Using a concept never before attempted, the IBEX team integrated its own additional solid rocket motor and internal propulsion system to transport the spacecraft all the way up to its final high-altitude orbit (about 200,000 miles high) — most of the way to the Moon. This groundbreaking, relatively inexpensive launch method holds great promise for delivering future small government and commercial spacecraft to high-altitude orbits.

During its science investigation, IBEX will use a pair of energetic neutral atom “cameras” to image interactions between the million mile-per-hour solar wind continually blown out by the Sun and the low-density material between the stars, known as the interstellar medium — interactions never before imaged. The spacecraft begins imaging the edge of the solar system within a couple of weeks after it reaches final orbit. Every six months, the spacecraft will complete an all-sky map of the interstellar boundaries, expected to reveal much about our home in the galaxy.

“The IBEX mission will provide a much deeper understanding of the Sun’s interaction with the galaxy and will also address a serious challenge facing manned exploration by studying the region that shields us from the majority of galactic cosmic ray radiation,” said McComas.

IBEX is the next in NASA’s series of low-cost, rapidly developed Small Explorers spacecraft. The IBEX mission was developed by Southwest Research Institute with a national and international team of partners. NASA’s Goddard Space Flight Center manages the Explorers Program for the Science Mission Directorate.

◆ **Challenges**:
1. According to the IBEX text, how often will the spacecraft complete an all-sky map of the interstellar boundaries?
2. In the entries, substitute "desert sand" for "sandy ground" throughout the stretch from the line containing "How far from the lens" through the line containing "3. striped blanket @ l=22, t=95, r=67, b=134", and leave everything else unchanged. Reproduce only that stretch, and omit the pictures.

◆ **Records supplied**:
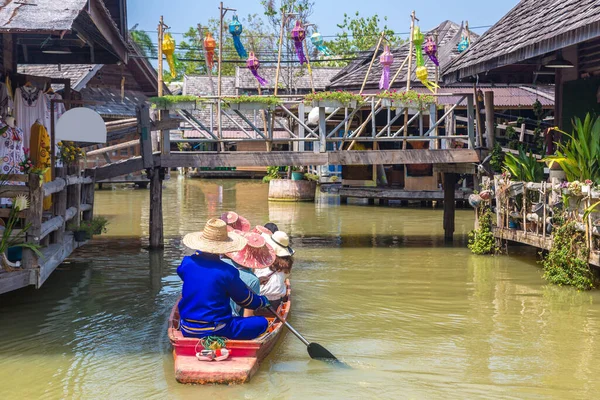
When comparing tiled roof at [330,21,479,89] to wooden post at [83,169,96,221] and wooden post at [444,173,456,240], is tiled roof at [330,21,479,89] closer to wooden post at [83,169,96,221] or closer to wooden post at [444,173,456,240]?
wooden post at [444,173,456,240]

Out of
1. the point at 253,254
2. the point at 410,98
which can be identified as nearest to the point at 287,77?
the point at 410,98

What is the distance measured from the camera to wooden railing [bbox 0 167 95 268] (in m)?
9.20

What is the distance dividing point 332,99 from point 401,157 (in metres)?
1.82

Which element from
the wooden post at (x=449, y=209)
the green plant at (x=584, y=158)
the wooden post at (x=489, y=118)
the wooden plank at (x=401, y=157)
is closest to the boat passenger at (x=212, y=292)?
the green plant at (x=584, y=158)

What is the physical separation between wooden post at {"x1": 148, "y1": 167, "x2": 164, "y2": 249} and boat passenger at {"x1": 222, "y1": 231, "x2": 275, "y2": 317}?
23.2 ft

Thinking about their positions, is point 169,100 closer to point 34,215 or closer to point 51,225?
point 51,225

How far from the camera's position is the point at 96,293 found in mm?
11484

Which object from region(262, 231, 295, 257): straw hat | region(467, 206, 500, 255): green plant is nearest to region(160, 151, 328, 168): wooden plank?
region(467, 206, 500, 255): green plant

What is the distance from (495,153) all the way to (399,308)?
524 cm

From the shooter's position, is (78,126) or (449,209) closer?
(78,126)

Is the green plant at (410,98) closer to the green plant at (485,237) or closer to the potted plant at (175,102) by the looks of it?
the green plant at (485,237)

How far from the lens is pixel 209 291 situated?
7.34m

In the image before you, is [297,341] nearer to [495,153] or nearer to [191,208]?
[495,153]

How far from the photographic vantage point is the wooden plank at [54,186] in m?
10.3
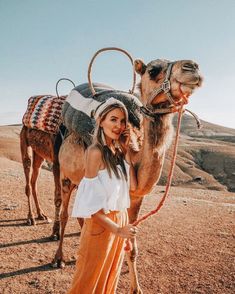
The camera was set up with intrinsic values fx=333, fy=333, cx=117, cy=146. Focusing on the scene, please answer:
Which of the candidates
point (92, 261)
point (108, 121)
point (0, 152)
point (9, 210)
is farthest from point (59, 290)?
point (0, 152)

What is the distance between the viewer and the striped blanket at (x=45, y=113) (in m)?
6.42

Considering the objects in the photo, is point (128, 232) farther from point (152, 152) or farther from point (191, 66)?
point (191, 66)

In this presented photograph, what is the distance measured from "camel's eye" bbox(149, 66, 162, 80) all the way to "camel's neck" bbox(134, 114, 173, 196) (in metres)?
0.50

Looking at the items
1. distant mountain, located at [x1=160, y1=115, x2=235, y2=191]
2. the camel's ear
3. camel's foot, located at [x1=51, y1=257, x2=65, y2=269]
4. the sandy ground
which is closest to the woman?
the camel's ear

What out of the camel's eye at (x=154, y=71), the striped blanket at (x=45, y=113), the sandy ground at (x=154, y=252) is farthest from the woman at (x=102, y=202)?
the striped blanket at (x=45, y=113)

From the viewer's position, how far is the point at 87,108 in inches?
191

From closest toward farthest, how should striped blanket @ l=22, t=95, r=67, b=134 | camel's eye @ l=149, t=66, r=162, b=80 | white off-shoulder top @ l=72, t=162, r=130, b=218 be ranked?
1. white off-shoulder top @ l=72, t=162, r=130, b=218
2. camel's eye @ l=149, t=66, r=162, b=80
3. striped blanket @ l=22, t=95, r=67, b=134

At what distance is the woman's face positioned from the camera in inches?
110

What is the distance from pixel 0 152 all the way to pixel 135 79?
1892cm

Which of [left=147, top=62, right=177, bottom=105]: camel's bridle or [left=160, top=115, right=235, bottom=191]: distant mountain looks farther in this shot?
[left=160, top=115, right=235, bottom=191]: distant mountain

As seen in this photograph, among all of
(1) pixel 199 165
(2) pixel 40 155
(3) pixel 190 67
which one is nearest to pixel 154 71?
(3) pixel 190 67

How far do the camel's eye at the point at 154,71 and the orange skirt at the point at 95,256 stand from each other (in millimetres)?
1681

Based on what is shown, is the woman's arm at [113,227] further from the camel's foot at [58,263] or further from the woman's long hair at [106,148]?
the camel's foot at [58,263]

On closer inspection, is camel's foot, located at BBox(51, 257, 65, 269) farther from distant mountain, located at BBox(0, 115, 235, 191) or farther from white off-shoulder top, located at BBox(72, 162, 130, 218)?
distant mountain, located at BBox(0, 115, 235, 191)
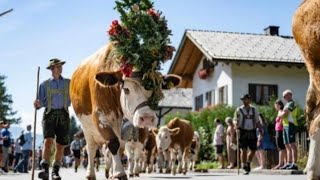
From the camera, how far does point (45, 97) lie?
10969 mm

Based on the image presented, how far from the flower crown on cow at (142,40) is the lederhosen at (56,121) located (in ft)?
6.72

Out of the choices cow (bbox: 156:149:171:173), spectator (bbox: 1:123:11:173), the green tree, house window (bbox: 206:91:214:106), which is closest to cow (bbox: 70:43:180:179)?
cow (bbox: 156:149:171:173)

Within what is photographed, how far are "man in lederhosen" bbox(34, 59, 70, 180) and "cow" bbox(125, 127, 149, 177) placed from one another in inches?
223

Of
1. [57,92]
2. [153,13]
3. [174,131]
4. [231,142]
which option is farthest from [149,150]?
[153,13]

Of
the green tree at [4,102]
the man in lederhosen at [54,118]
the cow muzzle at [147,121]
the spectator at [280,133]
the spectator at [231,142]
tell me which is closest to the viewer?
the cow muzzle at [147,121]

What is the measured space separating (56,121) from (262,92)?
28510 mm

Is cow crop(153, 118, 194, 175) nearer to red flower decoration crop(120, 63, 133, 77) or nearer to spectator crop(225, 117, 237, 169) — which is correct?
spectator crop(225, 117, 237, 169)

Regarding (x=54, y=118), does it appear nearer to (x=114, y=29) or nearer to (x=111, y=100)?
(x=111, y=100)

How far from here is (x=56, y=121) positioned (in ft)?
35.9

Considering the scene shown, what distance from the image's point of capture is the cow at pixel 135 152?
16936 mm

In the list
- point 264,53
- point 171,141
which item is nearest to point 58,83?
point 171,141

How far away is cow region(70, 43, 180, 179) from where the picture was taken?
28.5 ft

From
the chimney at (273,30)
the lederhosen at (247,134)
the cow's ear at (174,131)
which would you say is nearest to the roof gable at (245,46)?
the chimney at (273,30)

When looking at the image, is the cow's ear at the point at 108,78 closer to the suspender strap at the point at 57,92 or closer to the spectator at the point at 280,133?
the suspender strap at the point at 57,92
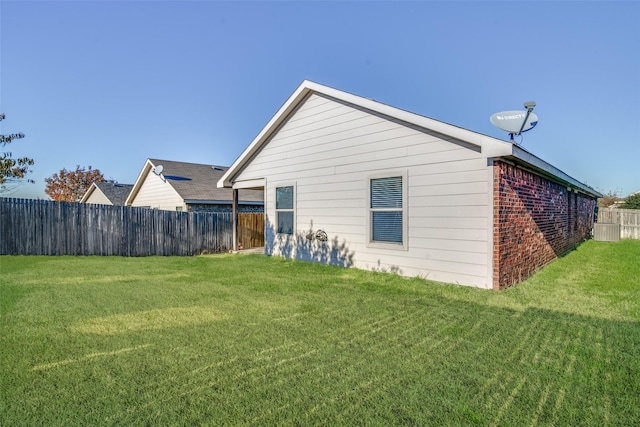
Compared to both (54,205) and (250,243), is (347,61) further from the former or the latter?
(54,205)

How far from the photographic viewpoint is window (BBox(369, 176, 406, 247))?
7180 mm

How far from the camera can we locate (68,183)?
3962 cm

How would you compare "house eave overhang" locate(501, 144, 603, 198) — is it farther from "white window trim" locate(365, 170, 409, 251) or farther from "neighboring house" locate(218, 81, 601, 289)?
"white window trim" locate(365, 170, 409, 251)

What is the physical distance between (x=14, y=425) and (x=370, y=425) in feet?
7.34

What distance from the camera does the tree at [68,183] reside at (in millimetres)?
39406

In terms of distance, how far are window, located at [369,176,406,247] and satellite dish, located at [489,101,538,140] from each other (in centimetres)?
279

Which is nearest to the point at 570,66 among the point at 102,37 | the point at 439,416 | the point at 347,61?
the point at 347,61

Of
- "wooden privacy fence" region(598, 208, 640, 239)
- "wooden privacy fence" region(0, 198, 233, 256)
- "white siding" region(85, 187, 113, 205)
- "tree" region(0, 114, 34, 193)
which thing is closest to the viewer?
"wooden privacy fence" region(0, 198, 233, 256)

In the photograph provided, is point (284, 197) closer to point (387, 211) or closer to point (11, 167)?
point (387, 211)

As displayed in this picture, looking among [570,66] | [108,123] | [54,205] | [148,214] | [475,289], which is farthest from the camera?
[108,123]

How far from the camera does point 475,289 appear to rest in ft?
19.1

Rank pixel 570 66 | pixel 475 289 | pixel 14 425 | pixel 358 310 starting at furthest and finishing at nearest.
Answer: pixel 570 66, pixel 475 289, pixel 358 310, pixel 14 425

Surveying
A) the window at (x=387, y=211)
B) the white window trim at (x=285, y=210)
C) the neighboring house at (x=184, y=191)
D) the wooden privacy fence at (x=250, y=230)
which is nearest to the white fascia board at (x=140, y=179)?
the neighboring house at (x=184, y=191)

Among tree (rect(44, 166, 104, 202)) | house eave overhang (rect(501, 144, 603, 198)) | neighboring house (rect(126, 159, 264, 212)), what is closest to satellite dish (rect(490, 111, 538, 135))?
house eave overhang (rect(501, 144, 603, 198))
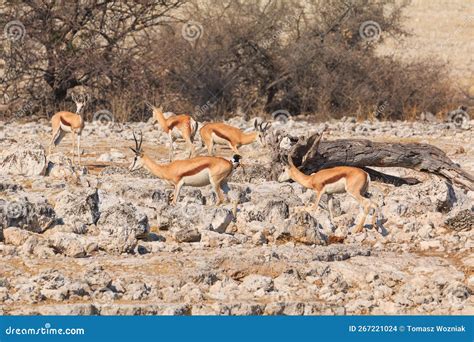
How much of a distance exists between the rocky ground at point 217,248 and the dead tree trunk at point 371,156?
0.19m

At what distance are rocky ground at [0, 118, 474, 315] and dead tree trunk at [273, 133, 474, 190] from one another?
0.62 feet

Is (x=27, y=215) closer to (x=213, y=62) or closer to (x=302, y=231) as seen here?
(x=302, y=231)

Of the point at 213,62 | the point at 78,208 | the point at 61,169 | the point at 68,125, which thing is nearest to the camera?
the point at 78,208

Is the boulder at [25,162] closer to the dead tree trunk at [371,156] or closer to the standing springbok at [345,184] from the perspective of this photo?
the dead tree trunk at [371,156]

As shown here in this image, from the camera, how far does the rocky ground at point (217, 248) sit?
24.2ft

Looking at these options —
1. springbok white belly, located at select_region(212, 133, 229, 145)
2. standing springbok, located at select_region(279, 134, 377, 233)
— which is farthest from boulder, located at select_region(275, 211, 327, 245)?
springbok white belly, located at select_region(212, 133, 229, 145)

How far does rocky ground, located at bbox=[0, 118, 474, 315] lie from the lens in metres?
7.36

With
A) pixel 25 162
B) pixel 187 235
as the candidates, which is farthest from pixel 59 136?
pixel 187 235

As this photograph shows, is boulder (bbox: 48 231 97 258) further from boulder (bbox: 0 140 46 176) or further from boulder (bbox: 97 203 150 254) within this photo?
boulder (bbox: 0 140 46 176)

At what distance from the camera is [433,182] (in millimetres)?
10758

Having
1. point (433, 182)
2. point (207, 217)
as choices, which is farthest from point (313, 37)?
point (207, 217)

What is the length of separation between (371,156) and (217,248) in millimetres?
3040

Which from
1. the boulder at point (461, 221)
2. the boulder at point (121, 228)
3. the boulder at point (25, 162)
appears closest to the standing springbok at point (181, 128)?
the boulder at point (25, 162)

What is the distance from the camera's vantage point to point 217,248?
28.9ft
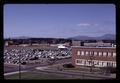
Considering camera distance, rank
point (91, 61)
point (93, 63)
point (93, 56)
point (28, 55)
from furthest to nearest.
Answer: point (28, 55)
point (93, 63)
point (91, 61)
point (93, 56)

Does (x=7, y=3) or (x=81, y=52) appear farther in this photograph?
(x=81, y=52)

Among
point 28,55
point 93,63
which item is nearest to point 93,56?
point 93,63

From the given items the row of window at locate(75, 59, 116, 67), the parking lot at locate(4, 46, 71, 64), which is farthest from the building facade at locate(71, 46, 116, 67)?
the parking lot at locate(4, 46, 71, 64)

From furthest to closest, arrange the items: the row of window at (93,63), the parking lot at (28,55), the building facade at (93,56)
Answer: the parking lot at (28,55), the row of window at (93,63), the building facade at (93,56)

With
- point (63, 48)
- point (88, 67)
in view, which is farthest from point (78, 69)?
point (63, 48)

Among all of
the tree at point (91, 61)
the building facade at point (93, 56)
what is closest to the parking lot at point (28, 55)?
the building facade at point (93, 56)

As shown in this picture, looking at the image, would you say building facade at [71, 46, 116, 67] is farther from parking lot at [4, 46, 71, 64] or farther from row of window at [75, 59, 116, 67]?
parking lot at [4, 46, 71, 64]

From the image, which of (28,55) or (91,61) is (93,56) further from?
(28,55)

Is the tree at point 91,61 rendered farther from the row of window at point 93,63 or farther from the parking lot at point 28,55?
the parking lot at point 28,55
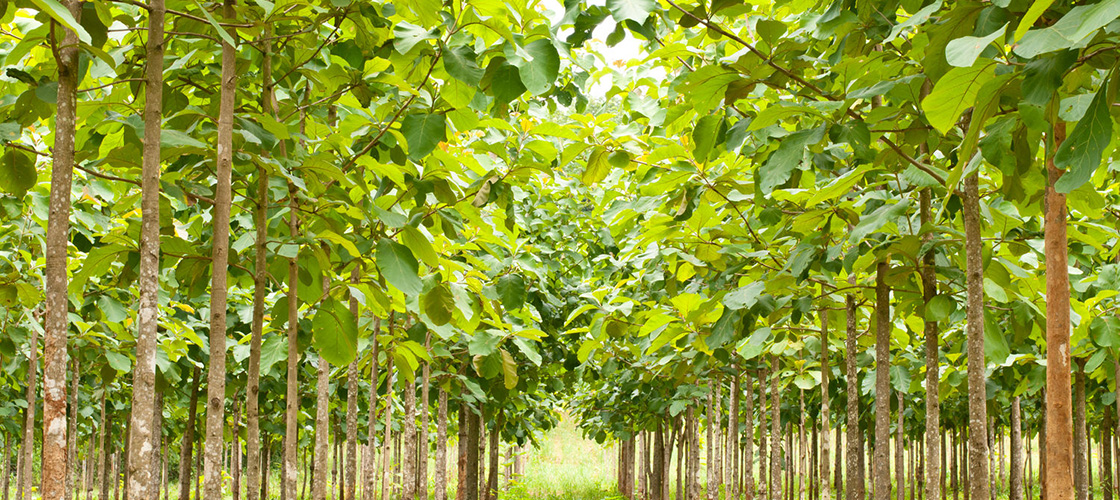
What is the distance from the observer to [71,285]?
3.17 meters

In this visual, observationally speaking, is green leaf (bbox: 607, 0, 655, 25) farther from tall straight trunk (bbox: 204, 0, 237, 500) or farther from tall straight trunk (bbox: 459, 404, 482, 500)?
tall straight trunk (bbox: 459, 404, 482, 500)

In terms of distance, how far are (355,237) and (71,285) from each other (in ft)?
3.36

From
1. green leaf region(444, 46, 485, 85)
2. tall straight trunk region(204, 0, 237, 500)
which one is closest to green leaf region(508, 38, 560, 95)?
green leaf region(444, 46, 485, 85)

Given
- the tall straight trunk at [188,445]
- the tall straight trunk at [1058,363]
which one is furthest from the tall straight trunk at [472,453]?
the tall straight trunk at [1058,363]

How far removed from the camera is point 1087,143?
6.04ft

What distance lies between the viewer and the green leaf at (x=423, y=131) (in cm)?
307

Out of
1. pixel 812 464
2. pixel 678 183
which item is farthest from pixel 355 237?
pixel 812 464

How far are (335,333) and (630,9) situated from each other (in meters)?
1.61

◆ **Solutions to the problems**:
1. Every six months.

2.
How far from the lens is pixel 209 291 situated?
7.34m

In the image before you, is [297,341] nearer to [495,153] or nearer to [191,208]?
[495,153]

How far from the photographic vantage point is the wooden plank at [54,186] in m?
10.3
The camera was set up with intrinsic values fx=333, fy=333, cx=117, cy=146. Focusing on the scene, please answer:
Which of the candidates
point (92, 261)
point (108, 121)
point (0, 152)
point (9, 210)
is farthest from point (59, 290)?
point (0, 152)

What is the distance between the viewer and the striped blanket at (x=45, y=113) (in m)?
6.42

Considering the objects in the photo, is point (128, 232) farther from point (152, 152) or farther from point (191, 66)?
point (191, 66)

In this presented photograph, what is the distance measured from "camel's eye" bbox(149, 66, 162, 80) all the way to "camel's neck" bbox(134, 114, 173, 196) (in metres)?
0.50

Looking at the items
1. distant mountain, located at [x1=160, y1=115, x2=235, y2=191]
2. the camel's ear
3. camel's foot, located at [x1=51, y1=257, x2=65, y2=269]
4. the desert sand
which is closest to the woman?
the camel's ear

What out of the camel's eye at (x=154, y=71), the striped blanket at (x=45, y=113), the desert sand at (x=154, y=252) is farthest from the woman at (x=102, y=202)?
the striped blanket at (x=45, y=113)

From the viewer's position, how far is the point at 87,108 in inches?
191

From closest toward farthest, how should striped blanket @ l=22, t=95, r=67, b=134 | camel's eye @ l=149, t=66, r=162, b=80 | white off-shoulder top @ l=72, t=162, r=130, b=218 be ranked?
1. white off-shoulder top @ l=72, t=162, r=130, b=218
2. camel's eye @ l=149, t=66, r=162, b=80
3. striped blanket @ l=22, t=95, r=67, b=134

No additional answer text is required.